Re: armada_drm clock selection

Russell King - ARM Linux <linux@xxxxxxxxxxxxxxxx> · Fri, 28 Jun 2013 22:18:48 +0100

On Fri, Jun 28, 2013 at 04:11:32PM -0400, Daniel Drake wrote:
> Hi Russell,
> 
> Thanks for pointing me to the most recent version of your driver.
> Can you comment on the below patch for improved clock handling?

Sure... lets add some background info first: the big problem here is the
completely different register layouts for the clock register:

On Armada 510:
31:30 - select the clock input from 4 possible sources:
	0 - AXI, 1 - EXT0, 2 - PLL, 3 - EXT1
29    - loads the divider values
27:16 - (broken) fractional divider - you never want to use this
15:0  - integer divider

Armada 16x:
31:28 - select clock input from 4 possible sources using bit patterns.
	0 - AHB, 1 - PCLK, 2 - AXI, 3 - PLL
27:16 - (broken) fractional divider
15:0  - integer divider

>From drivers/video/mmp driver (MMP2/MMP3, aka Armada 610?):
31    - clock select
28    - disable bit
27:16 - fractional divider
15:12 - apparantly not used
11:8  - DSI divider
7:0   - integer divider

So we have at least three rather different layouts of this register to
deal with different a divider range and different clock selection
methods.  Hence why I separated out the functionality into a callback...

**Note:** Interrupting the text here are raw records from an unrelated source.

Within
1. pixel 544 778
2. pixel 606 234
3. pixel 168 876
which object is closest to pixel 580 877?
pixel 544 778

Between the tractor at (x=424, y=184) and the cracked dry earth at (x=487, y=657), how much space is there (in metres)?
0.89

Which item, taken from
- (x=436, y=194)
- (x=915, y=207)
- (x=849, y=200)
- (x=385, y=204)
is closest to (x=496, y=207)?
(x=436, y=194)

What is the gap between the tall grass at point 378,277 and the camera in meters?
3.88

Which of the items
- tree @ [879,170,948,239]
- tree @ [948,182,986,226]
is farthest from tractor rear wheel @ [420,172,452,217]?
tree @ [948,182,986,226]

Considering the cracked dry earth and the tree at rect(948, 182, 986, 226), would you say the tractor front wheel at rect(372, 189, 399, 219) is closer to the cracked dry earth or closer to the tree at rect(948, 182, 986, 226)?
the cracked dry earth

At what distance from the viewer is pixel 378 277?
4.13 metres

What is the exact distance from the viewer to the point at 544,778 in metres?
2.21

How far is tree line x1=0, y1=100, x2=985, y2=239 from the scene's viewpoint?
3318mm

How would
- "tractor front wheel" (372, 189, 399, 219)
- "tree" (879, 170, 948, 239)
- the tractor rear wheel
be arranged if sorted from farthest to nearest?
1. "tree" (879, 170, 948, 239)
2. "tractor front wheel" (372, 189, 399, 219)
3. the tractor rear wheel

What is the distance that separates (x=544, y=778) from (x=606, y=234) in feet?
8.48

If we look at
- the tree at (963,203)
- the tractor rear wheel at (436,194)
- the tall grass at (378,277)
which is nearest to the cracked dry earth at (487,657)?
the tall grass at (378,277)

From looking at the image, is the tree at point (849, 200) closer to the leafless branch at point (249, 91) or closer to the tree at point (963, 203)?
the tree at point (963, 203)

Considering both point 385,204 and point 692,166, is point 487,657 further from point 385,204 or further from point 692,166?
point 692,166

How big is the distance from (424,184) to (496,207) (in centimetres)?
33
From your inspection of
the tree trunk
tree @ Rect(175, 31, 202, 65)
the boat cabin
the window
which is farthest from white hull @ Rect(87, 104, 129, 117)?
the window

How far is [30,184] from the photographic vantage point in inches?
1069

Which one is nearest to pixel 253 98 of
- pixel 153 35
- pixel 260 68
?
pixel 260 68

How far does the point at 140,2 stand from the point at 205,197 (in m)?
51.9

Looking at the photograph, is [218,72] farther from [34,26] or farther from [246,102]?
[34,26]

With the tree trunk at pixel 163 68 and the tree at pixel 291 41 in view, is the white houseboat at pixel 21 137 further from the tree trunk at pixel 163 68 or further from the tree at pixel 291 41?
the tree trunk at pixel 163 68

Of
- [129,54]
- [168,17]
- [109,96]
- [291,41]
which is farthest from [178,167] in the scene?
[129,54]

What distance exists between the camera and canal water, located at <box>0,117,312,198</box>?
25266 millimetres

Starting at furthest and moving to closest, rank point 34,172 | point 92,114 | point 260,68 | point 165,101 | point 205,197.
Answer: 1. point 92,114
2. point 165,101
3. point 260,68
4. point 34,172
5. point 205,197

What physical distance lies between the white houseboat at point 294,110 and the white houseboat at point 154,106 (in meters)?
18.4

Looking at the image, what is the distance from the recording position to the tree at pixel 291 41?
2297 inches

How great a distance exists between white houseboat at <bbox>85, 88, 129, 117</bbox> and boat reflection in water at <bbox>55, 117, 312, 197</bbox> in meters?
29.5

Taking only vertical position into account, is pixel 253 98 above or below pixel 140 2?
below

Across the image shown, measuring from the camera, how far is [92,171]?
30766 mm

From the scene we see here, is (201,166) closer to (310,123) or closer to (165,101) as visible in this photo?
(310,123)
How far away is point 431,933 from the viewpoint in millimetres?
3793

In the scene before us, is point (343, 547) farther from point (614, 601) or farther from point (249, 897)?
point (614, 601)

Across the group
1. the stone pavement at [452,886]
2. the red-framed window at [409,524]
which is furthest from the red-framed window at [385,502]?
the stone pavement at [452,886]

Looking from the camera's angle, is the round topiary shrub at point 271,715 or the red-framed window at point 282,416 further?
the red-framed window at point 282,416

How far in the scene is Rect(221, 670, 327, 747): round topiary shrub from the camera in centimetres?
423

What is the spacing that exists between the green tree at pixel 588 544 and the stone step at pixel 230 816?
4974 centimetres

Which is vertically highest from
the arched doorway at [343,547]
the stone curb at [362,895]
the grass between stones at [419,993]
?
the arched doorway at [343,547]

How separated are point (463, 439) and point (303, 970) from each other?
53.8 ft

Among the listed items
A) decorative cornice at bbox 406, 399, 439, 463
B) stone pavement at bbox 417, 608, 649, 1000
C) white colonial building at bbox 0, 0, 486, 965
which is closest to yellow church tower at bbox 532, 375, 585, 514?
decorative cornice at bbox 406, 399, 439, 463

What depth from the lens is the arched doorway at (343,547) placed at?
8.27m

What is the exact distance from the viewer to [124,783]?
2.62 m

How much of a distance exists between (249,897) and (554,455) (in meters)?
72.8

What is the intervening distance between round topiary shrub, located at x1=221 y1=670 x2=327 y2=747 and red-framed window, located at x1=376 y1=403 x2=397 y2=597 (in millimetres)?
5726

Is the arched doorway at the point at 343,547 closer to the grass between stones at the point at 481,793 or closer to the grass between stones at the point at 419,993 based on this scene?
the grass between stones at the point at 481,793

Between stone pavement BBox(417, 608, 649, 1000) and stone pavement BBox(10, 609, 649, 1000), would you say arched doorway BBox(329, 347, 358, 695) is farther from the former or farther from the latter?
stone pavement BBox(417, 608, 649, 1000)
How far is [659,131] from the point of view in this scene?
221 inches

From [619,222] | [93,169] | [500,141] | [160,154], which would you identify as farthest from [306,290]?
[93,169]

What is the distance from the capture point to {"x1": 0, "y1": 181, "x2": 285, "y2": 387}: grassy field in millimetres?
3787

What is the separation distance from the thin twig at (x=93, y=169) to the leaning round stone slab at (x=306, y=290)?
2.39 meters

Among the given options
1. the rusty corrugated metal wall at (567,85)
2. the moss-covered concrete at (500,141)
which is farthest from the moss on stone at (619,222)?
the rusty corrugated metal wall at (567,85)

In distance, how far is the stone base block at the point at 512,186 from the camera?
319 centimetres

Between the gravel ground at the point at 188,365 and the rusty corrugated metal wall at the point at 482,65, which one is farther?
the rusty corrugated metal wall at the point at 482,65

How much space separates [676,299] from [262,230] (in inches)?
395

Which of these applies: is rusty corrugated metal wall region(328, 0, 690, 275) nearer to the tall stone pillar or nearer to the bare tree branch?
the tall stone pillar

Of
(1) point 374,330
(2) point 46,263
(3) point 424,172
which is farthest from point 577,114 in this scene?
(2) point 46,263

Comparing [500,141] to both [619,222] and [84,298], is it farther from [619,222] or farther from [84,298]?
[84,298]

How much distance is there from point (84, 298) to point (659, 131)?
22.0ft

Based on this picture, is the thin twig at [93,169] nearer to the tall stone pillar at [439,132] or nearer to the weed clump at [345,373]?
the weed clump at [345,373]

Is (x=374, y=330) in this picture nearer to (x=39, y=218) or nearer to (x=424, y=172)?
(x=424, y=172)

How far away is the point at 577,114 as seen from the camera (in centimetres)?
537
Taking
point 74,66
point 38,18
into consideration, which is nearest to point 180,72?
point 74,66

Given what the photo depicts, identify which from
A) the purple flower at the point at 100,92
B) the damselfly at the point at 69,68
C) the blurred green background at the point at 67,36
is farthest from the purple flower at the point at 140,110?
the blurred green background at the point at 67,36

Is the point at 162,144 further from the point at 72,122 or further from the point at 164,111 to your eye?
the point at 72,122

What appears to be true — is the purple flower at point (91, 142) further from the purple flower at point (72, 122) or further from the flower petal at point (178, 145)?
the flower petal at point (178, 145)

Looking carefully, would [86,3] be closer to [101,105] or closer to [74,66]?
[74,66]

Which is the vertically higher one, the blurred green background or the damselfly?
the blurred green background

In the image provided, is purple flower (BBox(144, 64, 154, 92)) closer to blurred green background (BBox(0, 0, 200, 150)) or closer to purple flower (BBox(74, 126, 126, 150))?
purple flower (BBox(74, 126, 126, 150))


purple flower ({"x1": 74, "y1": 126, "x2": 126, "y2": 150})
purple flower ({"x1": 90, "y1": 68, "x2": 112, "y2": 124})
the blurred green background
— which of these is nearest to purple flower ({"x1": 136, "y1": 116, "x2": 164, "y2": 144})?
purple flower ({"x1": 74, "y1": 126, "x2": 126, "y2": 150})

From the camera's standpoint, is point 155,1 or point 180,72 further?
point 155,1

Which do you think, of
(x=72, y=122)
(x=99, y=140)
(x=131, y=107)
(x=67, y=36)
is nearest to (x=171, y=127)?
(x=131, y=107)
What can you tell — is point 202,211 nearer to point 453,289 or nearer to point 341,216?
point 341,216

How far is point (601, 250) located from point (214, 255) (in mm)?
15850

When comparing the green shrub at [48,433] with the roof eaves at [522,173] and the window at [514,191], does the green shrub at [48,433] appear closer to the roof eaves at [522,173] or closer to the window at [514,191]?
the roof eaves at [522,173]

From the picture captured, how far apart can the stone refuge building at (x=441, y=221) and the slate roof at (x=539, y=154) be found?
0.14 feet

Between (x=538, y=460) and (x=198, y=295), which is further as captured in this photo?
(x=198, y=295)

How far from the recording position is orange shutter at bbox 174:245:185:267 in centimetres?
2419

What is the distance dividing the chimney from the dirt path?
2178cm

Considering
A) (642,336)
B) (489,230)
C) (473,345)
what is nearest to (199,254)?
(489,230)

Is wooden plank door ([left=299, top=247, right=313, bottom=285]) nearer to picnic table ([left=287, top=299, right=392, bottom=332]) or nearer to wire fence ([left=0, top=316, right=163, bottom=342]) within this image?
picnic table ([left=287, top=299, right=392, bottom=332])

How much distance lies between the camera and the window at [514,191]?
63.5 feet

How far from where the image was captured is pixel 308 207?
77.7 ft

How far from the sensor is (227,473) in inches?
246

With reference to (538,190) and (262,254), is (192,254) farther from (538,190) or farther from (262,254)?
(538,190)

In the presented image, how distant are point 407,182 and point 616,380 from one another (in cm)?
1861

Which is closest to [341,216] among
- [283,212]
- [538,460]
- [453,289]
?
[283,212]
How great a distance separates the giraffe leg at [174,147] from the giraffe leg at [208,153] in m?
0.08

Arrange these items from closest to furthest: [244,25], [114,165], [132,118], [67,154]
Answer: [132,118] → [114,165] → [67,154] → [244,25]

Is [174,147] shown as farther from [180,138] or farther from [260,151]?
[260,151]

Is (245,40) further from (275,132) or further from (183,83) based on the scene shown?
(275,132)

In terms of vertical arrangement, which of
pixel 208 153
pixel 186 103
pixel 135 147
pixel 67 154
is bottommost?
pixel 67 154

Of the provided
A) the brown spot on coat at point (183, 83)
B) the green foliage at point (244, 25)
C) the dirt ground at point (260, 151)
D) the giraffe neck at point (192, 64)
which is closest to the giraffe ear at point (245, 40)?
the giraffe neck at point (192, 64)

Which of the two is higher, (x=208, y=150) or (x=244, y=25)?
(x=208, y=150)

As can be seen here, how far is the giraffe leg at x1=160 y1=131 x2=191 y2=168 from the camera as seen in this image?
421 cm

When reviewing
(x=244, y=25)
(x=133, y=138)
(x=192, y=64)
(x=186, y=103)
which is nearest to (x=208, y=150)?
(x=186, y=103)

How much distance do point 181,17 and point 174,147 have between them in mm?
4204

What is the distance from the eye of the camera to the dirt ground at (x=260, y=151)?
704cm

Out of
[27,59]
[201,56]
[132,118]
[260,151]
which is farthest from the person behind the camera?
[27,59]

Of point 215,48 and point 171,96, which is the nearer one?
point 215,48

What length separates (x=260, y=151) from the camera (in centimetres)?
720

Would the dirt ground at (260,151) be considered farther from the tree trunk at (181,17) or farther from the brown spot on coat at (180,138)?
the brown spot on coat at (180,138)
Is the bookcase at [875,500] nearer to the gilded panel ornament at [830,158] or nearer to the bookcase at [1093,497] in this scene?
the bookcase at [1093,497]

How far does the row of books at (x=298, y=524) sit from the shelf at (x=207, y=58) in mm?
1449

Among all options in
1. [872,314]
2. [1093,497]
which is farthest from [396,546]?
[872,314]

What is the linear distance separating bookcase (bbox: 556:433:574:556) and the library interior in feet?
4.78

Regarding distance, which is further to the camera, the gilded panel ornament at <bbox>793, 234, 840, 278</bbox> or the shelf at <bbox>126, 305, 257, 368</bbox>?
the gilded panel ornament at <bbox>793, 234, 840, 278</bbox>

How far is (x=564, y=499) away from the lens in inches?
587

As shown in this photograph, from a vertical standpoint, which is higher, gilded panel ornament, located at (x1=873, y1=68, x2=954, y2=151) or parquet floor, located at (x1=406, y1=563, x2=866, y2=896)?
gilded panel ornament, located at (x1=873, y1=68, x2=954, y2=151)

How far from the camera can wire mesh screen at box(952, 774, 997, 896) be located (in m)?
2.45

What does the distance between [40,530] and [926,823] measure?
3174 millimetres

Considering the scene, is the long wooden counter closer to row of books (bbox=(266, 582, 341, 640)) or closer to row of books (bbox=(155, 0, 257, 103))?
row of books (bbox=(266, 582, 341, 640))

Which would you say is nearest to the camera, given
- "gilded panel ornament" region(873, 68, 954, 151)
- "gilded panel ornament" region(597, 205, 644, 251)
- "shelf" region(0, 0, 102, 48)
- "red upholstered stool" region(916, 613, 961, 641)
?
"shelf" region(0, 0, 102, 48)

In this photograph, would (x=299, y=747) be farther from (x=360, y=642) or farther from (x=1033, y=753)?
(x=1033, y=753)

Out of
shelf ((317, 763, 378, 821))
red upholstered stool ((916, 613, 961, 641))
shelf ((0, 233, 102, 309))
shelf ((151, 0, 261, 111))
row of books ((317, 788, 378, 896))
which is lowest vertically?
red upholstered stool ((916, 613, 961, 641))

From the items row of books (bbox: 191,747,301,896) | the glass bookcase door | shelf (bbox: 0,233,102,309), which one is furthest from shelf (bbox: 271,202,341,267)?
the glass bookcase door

> It is based on the approach in Jean-Francois Moine's driver, and would
> serve for the basis of having clock info come from the DT. If you have
> something else in mind, maybe you can explain quickly, and I'll try to
> implement it.

Yes, I really don't like how you got rid of the initial call to the
compute function... we need to have some way to reject mode setting
for clock rates which we can't support, and that was it.  Ideally,
this should be done to limit the available modes, but as DRM doesn't
ask the CRTC itself whether a particular mode is valid... that's a
shortcoming of DRM.

For example, we need to reject the TV modes if there is no clock
capable of providing something close enough to the required rate.

> armada_priv now has a clk array, the indice of each member of the array
> corresponds to the id in the SCLK register (so extclk1 goes at clk[3]).
> When we need to set up SCLK for a CRTC, we try to find a clock that can
> meet the requested rate exactly. If we don't find one, we fall back on the
> first clock in the array.

I've steered clear of doing anything like this with Armada 510 because
the documentation is too totally and utterly diabolical that it's
impossible to really work out what this "AXI" or "PLL" clock is, how
they're clocked, what rate they're clocked at, and what clock they
correspond to in the kernel.

Moreover, according to Sebastian, the internal clocks are totally and
utterly useless for HDMI resolutions - and as all I can use on my setup
are the TV resolutions...

> armada510_compute_crtc_clock had a fair amount of stuff that is in danger
> of being repeated in a MMP2-equivalent function, and then again for MMP3.
> So I took out the clock-hunting code and made that into a function that
> would be shared by the 3 platforms.

Well, the solution to that is to provide a helper for the compute
function(s) to use, not to bolt the assumptions about clocks into the
CRTC part of the driver.  Eg, it appears some platforms would only have
two clock inputs.

> devm can't be used for clocks as for DT we will use of_clk_get() with
> an index and there is no devm equivalent.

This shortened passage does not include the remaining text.